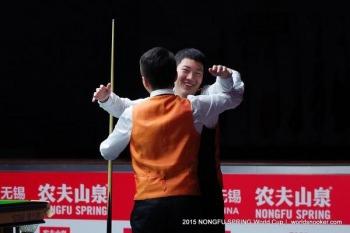 Чжоу Юэлун и Янь Бинтао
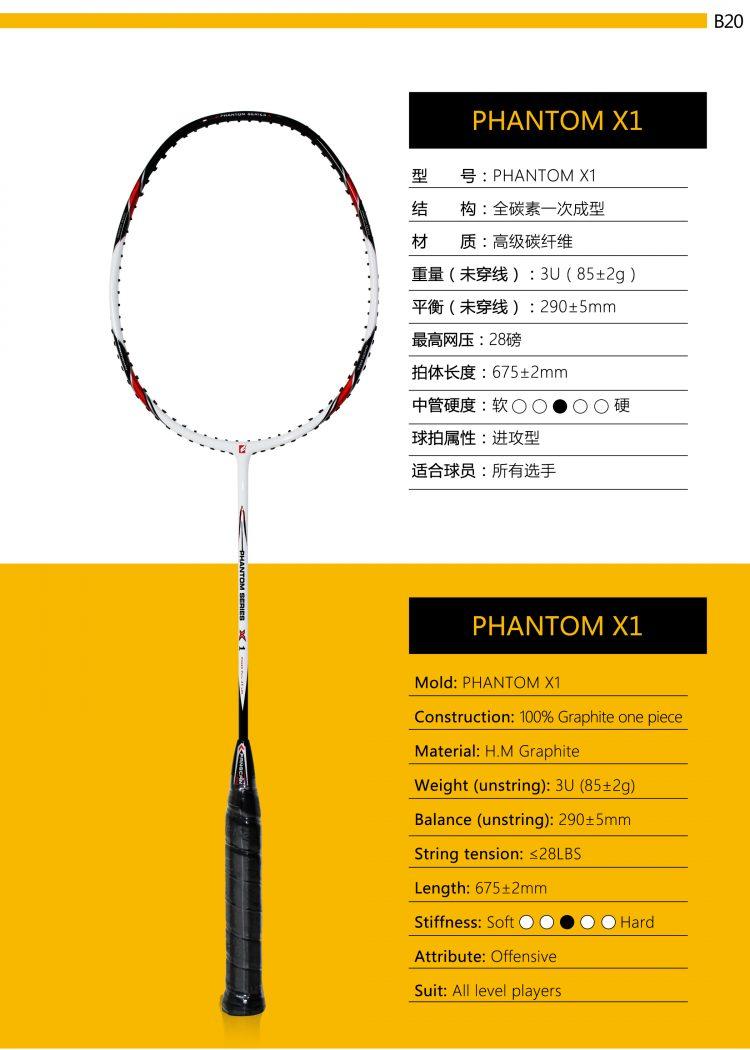 B20_Badminton Racket
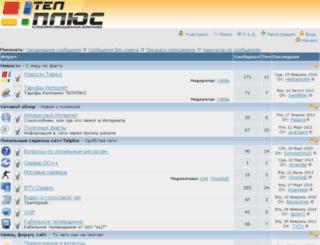 forum.telplus.ru screenshot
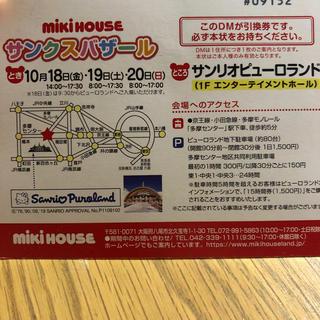 ミキハウス(mikihouse)のミキハウス サンリオピューロランド 招待状(遊園地/テーマパーク)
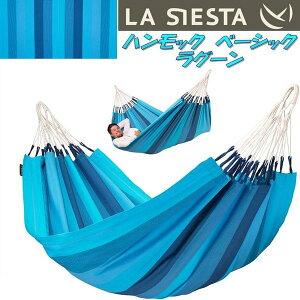 【入荷未定】LA SIESTA(ラシエスタ) hammock basic ハンモック ベーシック ラグーン ORH14-3【アウトドア・キャンプ・ハンモック・サマーベッド】【お取り寄せ】【同梱/代引不可】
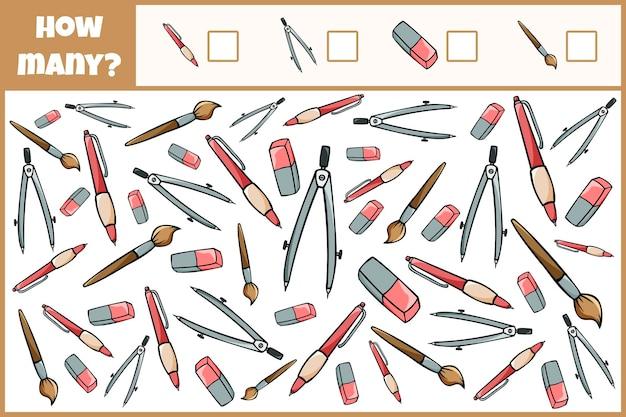 교육용 수학 게임은 어린이를위한 게임을 계산하는 학용품의 수를 계산합니다.
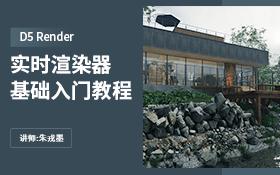 D5 Render 实时渲染器零基础入门教程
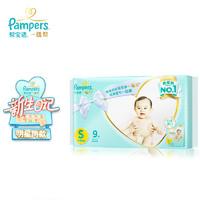 日本进口一级帮宝适纸尿裤试用装小码9片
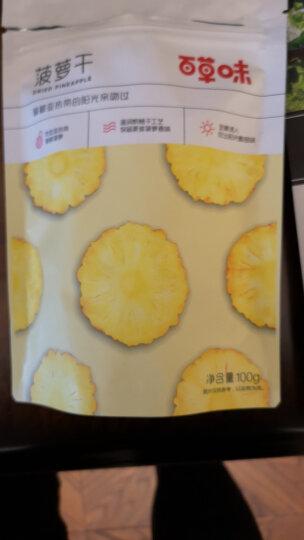 百草味 菠萝干100g 蜜饯果干台湾风味零食休闲食品 晒单图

· · · ·

◆ **Task directions**
Exactly the lines from the one holding "교육용 수학 게임은 어린이를위한 게임을 계산하는 학용품의 수를 계산합니다." through the last line of the entries, both included, are to be duplicated; leave the pictures out.

◆ **Expected output**
 교육용 수학 게임은 어린이를위한 게임을 계산하는 학용품의 수를 계산합니다.
 D5 Render 实时渲染器零基础入门教程
 日本进口一级帮宝适纸尿裤试用装小码9片
 百草味 菠萝干100g 蜜饯果干台湾风味零食休闲食品 晒单图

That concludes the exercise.